— TASK —
In the password-programs text below, rewrite the passage from "5. Steganos Password" to "Windows only, though.", changing "USB drive" to "memory stick".

7 best programs to protect your passwords

4. Keeper, free

Of all the iPhone apps, we like Keeper best. It only uses 128bit AES encryption rather than 256bit, but the standalone app is free and could still take any potential hacker 13 billion years to brute force their way open.

There are Mac and PC versions available which will sync with the phone via USB for $14.95, but by itself it's a good backup to a service like LastPass. After all, where do you store the password for your single sign-on service? In a second vault, of course.

And if someone steals your phone they have just four attempts to crack the key to the Keeper vault before it completely self destructs.

Keeper

5. Steganos Password Manager, $39.95

One of the best known names for desktop encryption products, Steganos' Password Manager doesn't have online syncing like LastPass, but it does score over its rivals in the ingenuity of its master password creation.

You're not limited to text entry, and setting up a hardware key token using a USB drive, PDA or camera is simple and effective. Best of all, though, is the ability to use a series of pictures, rather than characters, to create passwords so secure, even you won't know what they are. Windows only, though.

Steganos

6. eWallet, $19.95

Very similar to Keeper and 1Password, eWallet syncs encrypted password data between a Windows PC and an iPhone, Blackberry, Windows Mobile or Palm OS-based PDA or phone. Graphically it's very pretty, with pictures of credit cards for credit card details, and there's a web-syncing service currently in testing which will help to lift it above similarly featured rivals.

eWallet

7. Firefox, free

If we haven't convinced you by now to create new, 20 character random passwords for everything that's important to you and use an encrypted vault (or two) to store them in, they we almost give up hope. Almost.

The very least you should do, though, is to encrypt all those website passwords your browser has stored – otherwise they're stored in plain text and anyone who uses your PC can find them just by looking in your browser's options menu. Lock them up in Firefox by going to Edit > Preferences > Security > Use a master password.

— DATASET CONTENT —
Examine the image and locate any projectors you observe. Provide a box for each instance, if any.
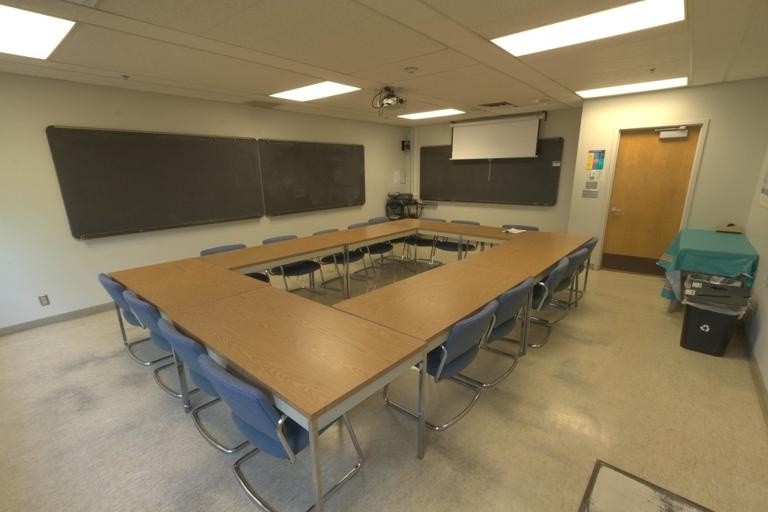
[375,96,408,108]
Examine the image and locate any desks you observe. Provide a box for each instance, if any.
[202,220,417,277]
[330,230,597,453]
[105,254,429,512]
[669,228,759,316]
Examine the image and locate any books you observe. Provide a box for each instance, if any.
[505,228,527,234]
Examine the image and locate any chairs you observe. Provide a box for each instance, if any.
[501,236,597,349]
[201,244,270,287]
[99,273,147,346]
[122,288,173,367]
[156,317,253,456]
[457,276,535,387]
[312,228,369,291]
[349,215,540,269]
[263,234,326,298]
[196,355,366,510]
[382,298,499,431]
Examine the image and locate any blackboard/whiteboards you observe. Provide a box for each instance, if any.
[420,139,561,206]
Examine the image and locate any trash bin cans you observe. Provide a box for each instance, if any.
[680,299,750,356]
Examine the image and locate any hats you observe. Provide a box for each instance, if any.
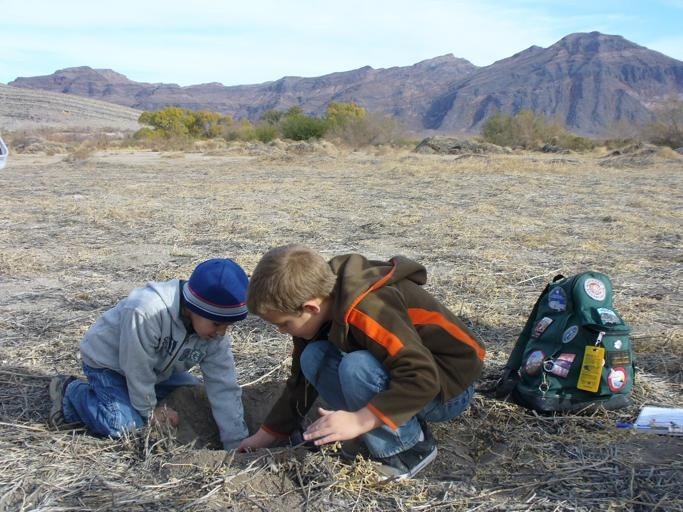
[181,258,249,323]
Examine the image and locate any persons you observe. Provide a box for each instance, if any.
[42,251,257,453]
[236,241,488,484]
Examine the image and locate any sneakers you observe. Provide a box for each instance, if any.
[49,376,78,427]
[375,415,439,488]
[289,431,368,455]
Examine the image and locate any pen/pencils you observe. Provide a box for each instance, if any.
[617,424,651,429]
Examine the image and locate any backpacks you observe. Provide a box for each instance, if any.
[493,271,635,415]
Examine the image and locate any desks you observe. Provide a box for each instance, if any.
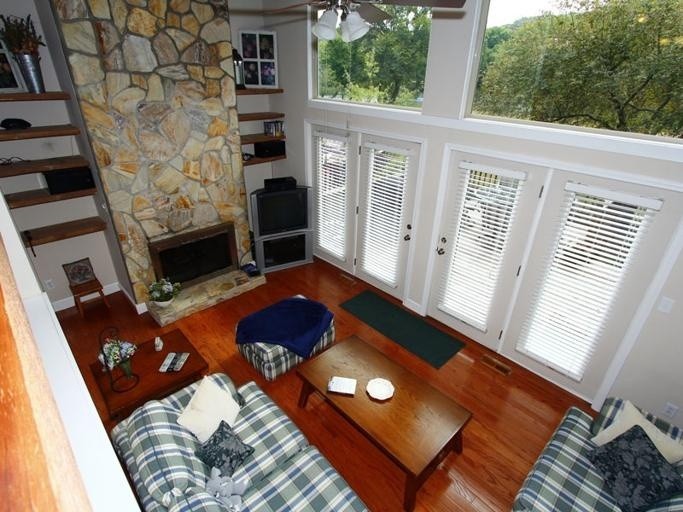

— SOLUTION TO THIS PROBLEM —
5. Steganos Password Manager, $39.95

One of the best known names for desktop encryption products, Steganos' Password Manager doesn't have online syncing like LastPass, but it does score over its rivals in the ingenuity of its master password creation.

You're not limited to text entry, and setting up a hardware key token using a memory stick, PDA or camera is simple and effective. Best of all, though, is the ability to use a series of pictures, rather than characters, to create passwords so secure, even you won't know what they are. Windows only, though.